Open ianozsvald opened 5 years ago
On the README
there's an example snippet of code, the current behaviour is a little different to what's documented in the README
:
Line # Mem usage Increment Line Contents
================================================
1 49.043 MiB 49.043 MiB @profile
2 def my_func():
3 56.453 MiB 7.410 MiB a = [1] * (10 ** 6)
4 209.078 MiB 152.625 MiB b = [2] * (2 * 10 ** 7)
5 56.676 MiB 0.000 MiB del b
6 56.676 MiB 0.000 MiB return a
In the above lines 3 & 4 are the same but line 5 with del
does not track the decrease in RAM used (in the README
this decrease is tracked.
I'll tentatively propose that there's a problem tracking pure-Python code vs numpy
code. I've written a pair of functions which create a 10,000,000 element list or array and then create a second (the first is ones
, the second performs += 1
). We'd expect both the Python version and the numpy
version to allocate the same RAM for the first and second operations.
From myfn_np received back (10000000,)
From myfn_py received back 10000000
Filename: bug_memory_profiler.py
Line # Mem usage Increment Line Contents
================================================
12 148.418 MiB 148.418 MiB @profile
13 def myfn_py():
14 224.457 MiB 76.039 MiB ones = [1] * NBR_ITEMS
15 301.574 MiB 0.773 MiB twos = [n+1 for n in ones]
16 301.574 MiB 0.000 MiB return twos
Filename: bug_memory_profiler.py
Line # Mem usage Increment Line Contents
================================================
18 70.938 MiB 70.938 MiB @profile
19 def myfn_np():
20 # both lines should generate the same memory increase
21 # as twos is a new object, the same size as ones
22 147.168 MiB 76.230 MiB ones = np.ones(NBR_ITEMS)
23 224.570 MiB 77.402 MiB twos = ones+1
24 224.570 MiB 0.000 MiB return twos
What I'm seeing is that the numpy
version has correct tracking (that's the second example) and the Python version has the incorrect Increment
column. The above was run twice, both times the behaviours were the same.
Maybe in Python 3 the AST tracking code (this is a guess) needs to be updated due to changes in how Python runs?
When I ran the above with a smaller length (1,000,000 elements, 10* smaller) both the Python and numpy
versions tracked similar +8MB allocations on their respective lines.
@ianozsvald First time I've used this package and I've noticed also an strange behaviour.
With version 0.55.0 I wouldn't get negative increments (as exposed in the pypi package on the examples) while with 0.54.0 the behaviour would match... maybe it's an introduced bug with 0.55.0?
Maybe one of the fixes for #195 is somewhat related with this?
Hi @ianozsvald ! Thanks a lot for reporting this.

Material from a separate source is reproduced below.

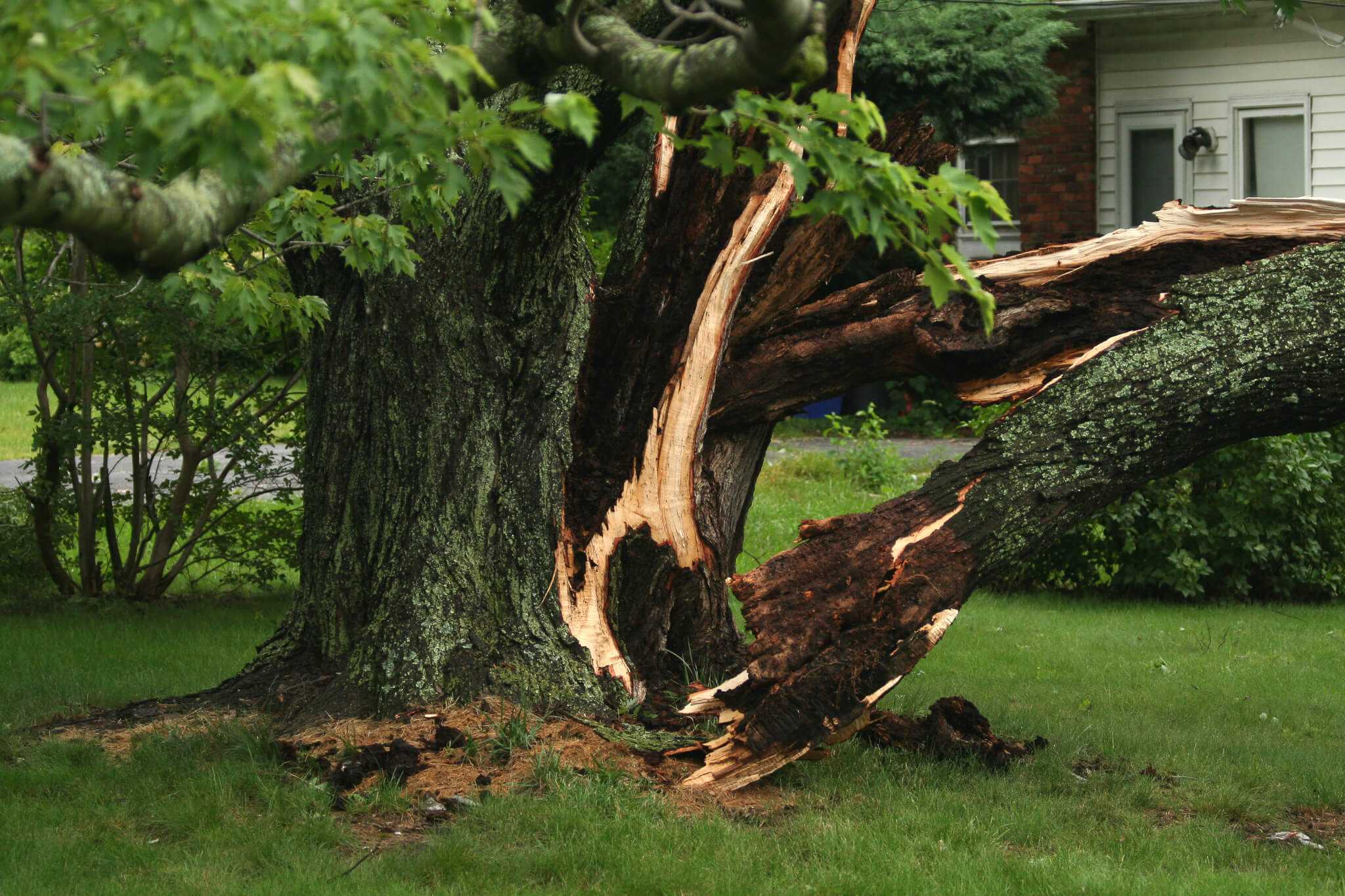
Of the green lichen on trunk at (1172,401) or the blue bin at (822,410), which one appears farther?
the blue bin at (822,410)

My guess is that in the Python version, Python is silently executing the line multiple times as if it were a loop, which has always resulted in problematic reporting. Pull requests are highly appreciated :-)
Hey @fabianp . A colleague of mine @dxe4 is trying to diagnose this at a hackathon today, I'm going to post the original Python file here for him (and others if you want to try!).
Note that this runs for Python 3.7, it ought to work with Python 2.7 if you add:
from __future__ import division # 1/2 == 0.5, as in Py3
from __future__ import print_function # force use of print("hello")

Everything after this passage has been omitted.